◆ FRAGMENT STRONY

▬▬▬

Nasza Loteria SR - pasek na kartach artykułów

Jerzy Janowicz: jestem już po treningach z Agnieszką Radwańską [WYWIAD]

rozm. Dariusz Kuczmera
Jerzy Janowicz z laureatami Atlas Jerzy Cup 2013
Jerzy Janowicz z laureatami Atlas Jerzy Cup 2013 Krzysztof Szymczak
Z Jerzym Janowiczem, najlepszym polskim tenisistą, Sportowcem Roku 2012 w regionie łódzkim, rozmawia Dariusz Kuczmera.

Jak Pan ocenia Atlas Jerzyk Cup, czyli turniej, w którym mają okazję zabłysnąć utalentowani młodzi tenisiści?
Turniej oceniam bardzo wysoko. Najważniejsze w tej zabawie są dzieci, a nie ich wyniki. Mam nadzieję, że czerpały radość z samej gry.

Występ w turnieju organizowanym przez czternastą rakietę świata, nagrody otrzymane z rąk najlepszego tenisisty - to wszystko sprawia, że dla tych maluchów Atlas Jerzyk Cup stał się niezapomnianym przeżyciem.

▬▬▬

◆ WIERSZE

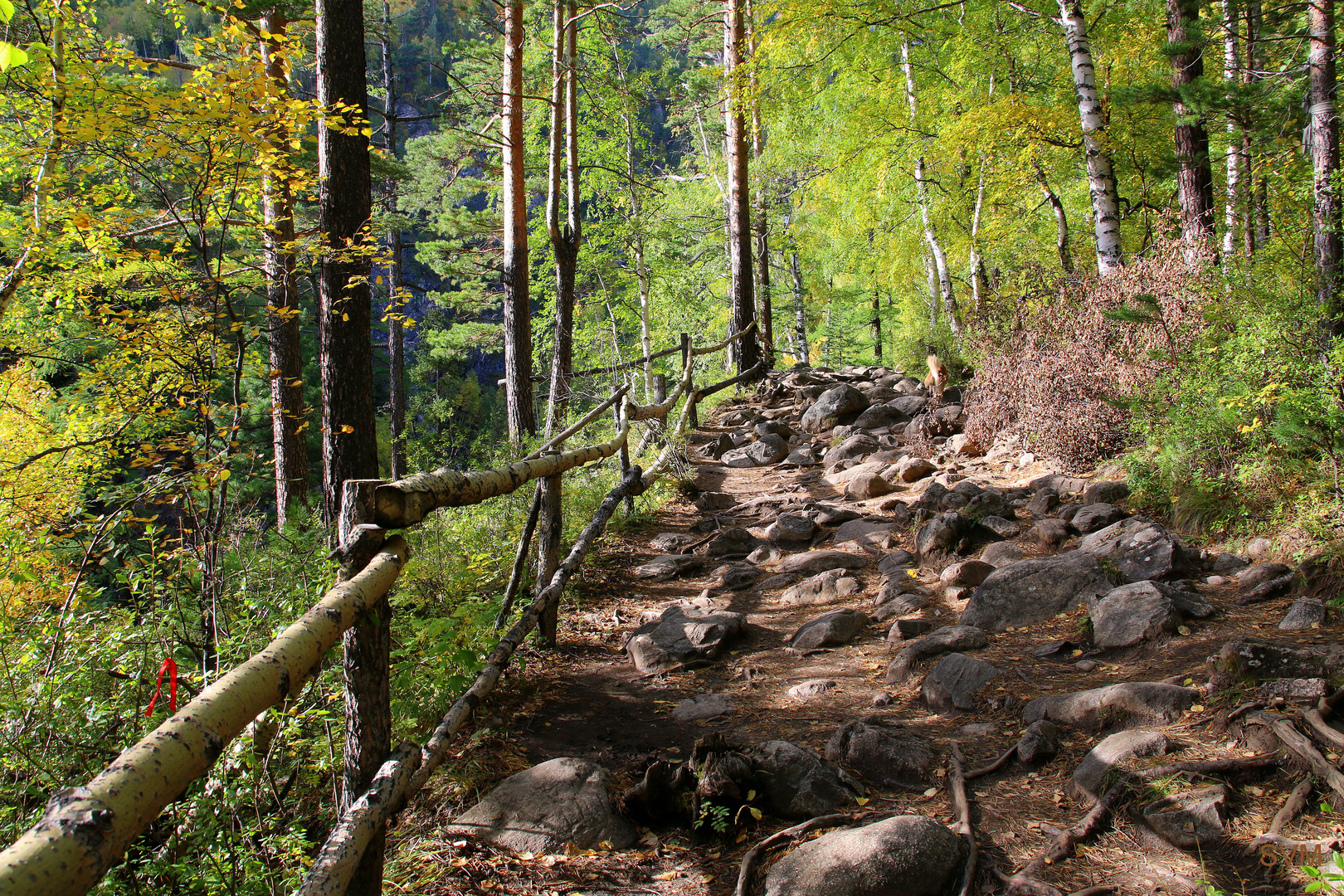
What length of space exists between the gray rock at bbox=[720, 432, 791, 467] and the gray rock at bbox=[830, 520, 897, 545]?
350 centimetres

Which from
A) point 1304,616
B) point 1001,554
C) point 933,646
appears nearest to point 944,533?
point 1001,554

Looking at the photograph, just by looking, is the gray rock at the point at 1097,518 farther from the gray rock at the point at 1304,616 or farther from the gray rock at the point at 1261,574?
the gray rock at the point at 1304,616

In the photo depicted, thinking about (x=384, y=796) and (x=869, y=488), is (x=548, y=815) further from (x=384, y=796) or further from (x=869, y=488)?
(x=869, y=488)

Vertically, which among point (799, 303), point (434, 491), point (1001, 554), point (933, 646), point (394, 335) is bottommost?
point (933, 646)

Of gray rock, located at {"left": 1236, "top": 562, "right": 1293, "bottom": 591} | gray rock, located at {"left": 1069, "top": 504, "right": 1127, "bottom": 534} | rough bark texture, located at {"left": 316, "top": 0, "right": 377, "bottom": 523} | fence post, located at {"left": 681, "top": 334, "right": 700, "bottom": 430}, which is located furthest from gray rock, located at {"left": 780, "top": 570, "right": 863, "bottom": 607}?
fence post, located at {"left": 681, "top": 334, "right": 700, "bottom": 430}

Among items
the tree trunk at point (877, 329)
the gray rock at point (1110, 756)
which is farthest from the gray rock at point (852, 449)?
the tree trunk at point (877, 329)

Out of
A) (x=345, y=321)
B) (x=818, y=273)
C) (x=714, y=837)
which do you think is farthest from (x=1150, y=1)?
(x=818, y=273)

▬▬▬

◆ ZADANIA
a) Jak Jerzy Janowicz ocenia turniej Atlas Jerzyk Cup w wywiadzie?
b) Przytocz dosłownie fragment wywiadu z Jerzym Janowiczem, zaczynając od słów "Nasza Loteria SR" i kończąc na słowach "z samej gry.".
c) Streść wywiad z Jerzym Janowiczem w dwóch zdaniach.
Odpowiadaj wyłącznie na podstawie wywiadu.

◆ ODPOWIEDZI DO ZADAŃ
a) Ocenia go bardzo wysoko.

b)
Nasza Loteria SR - pasek na kartach artykułów

Jerzy Janowicz: jestem już po treningach z Agnieszką Radwańską [WYWIAD]

rozm. Dariusz Kuczmera
Jerzy Janowicz z laureatami Atlas Jerzy Cup 2013
Jerzy Janowicz z laureatami Atlas Jerzy Cup 2013 Krzysztof Szymczak
Z Jerzym Janowiczem, najlepszym polskim tenisistą, Sportowcem Roku 2012 w regionie łódzkim, rozmawia Dariusz Kuczmera.

Jak Pan ocenia Atlas Jerzyk Cup, czyli turniej, w którym mają okazję zabłysnąć utalentowani młodzi tenisiści?
Turniej oceniam bardzo wysoko. Najważniejsze w tej zabawie są dzieci, a nie ich wyniki. Mam nadzieję, że czerpały radość z samej gry.

c) Dariusz Kuczmera rozmawia z Jerzym Janowiczem, najlepszym polskim tenisistą i Sportowcem Roku 2012 w regionie łódzkim, o turnieju Atlas Jerzyk Cup, w którym mogą zabłysnąć utalentowani młodzi tenisiści. Janowicz ocenia turniej bardzo wysoko i podkreśla, że najważniejsze są w nim dzieci, a nie ich wyniki.